# Practical Session 3: Deep learning

In this practical, we will continue from where the lecture left off and learn more about using Tensorflow. 

The practical will cover a few different network architectures and we will look at different components that are often used in neural networks.

To start off, let's import tensorflow into our notebook.

In [1]:
import tensorflow as tf

## Minimal Tensorflow Example

This is the first example from the lectures. We first create a network with two placeholders that adds these together and returns the result. Then, we execute this network with two input values, 4 and 5. This returns the result 9.

In [2]:
tf.reset_default_graph()

a = tf.placeholder(tf.float32, name="a")
b = tf.placeholder(tf.float32, name="b")
y = a + b

with tf.Session() as sess:
    result = sess.run(y,
                      feed_dict={a:4, b:5})
    print("Result: ", result)


Result:  9.0


Occasionally throughout this notebook, the following function will be called:

In [3]:
tf.reset_default_graph()

This is necessary to reset the Tensorflow network. We have many different small networks in one notebook and we don't want them interfering with each other, so as a pre-emptive measure we will occasionally reset the computation graph.

## Training the Parameters

This is the second example from the lecture, showing how to optimize the parameters in your model.

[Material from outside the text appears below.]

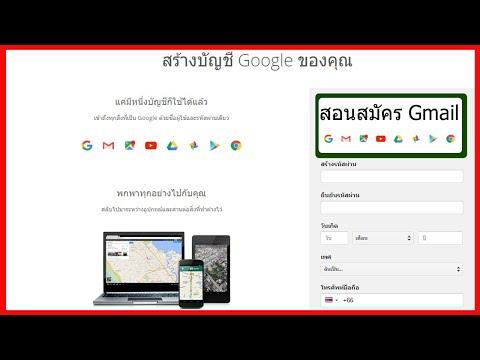 การสมัคร Gmail  2015-2016 By Tar Plaza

We define a network that takes a vector x with two features as input, multiplies the features with corresponding parameters in W, and sums them together. We then train this network for 10 epochs over a single training point, optimizing the output towards value 20. Printing out the results, we can see that the output y gradually moves towards the target.

In [4]:
tf.reset_default_graph()

x = tf.placeholder(tf.float32, [2], name="x")
target = tf.placeholder(tf.float32, name="target")
learning_rate = tf.placeholder(
    tf.float32,
    name="learning_rate")

W = tf.get_variable("W", initializer=[0.2, 0.7])
y = tf.reduce_sum(x * W)

loss = tf.pow(target - y, 2.0)
optimizer = tf.train.GradientDescentOptimizer(
    learning_rate=learning_rate)
train_op = optimizer.minimize(loss)

with tf.Session() as sess:
    sess.run(tf.global_variables_initializer())
    for epoch in range(10):
        result, _ = sess.run(
            [y, train_op], 
            feed_dict={x: [1.0, 1.0], 
                       target: 20.0, 
                       learning_rate: 0.1}) 
        print("Result: ", result)

Result:  0.9
Result:  8.54
Result:  13.124001
Result:  15.874401
Result:  17.52464
Result:  18.514786
Result:  19.108871
Result:  19.46532
Result:  19.679192
Result:  19.807514


## Network Layers

For most cases, we don't actually need to create the trainable variables manually. Instead, the feedfoward layer is available as a pre-defined module.

In [5]:
x = tf.placeholder(tf.float32, [None, 2], name="x")
y = tf.layers.dense(x, 1, activation=None)

This creates a hidden layer that takes x as input, has 1 output neuron (we can also create bigger layers of course), and has no non-linear activation. The parameters that connect the two layers together are created automatically and are trained during optimization. By default, these parameters are initialized randomly.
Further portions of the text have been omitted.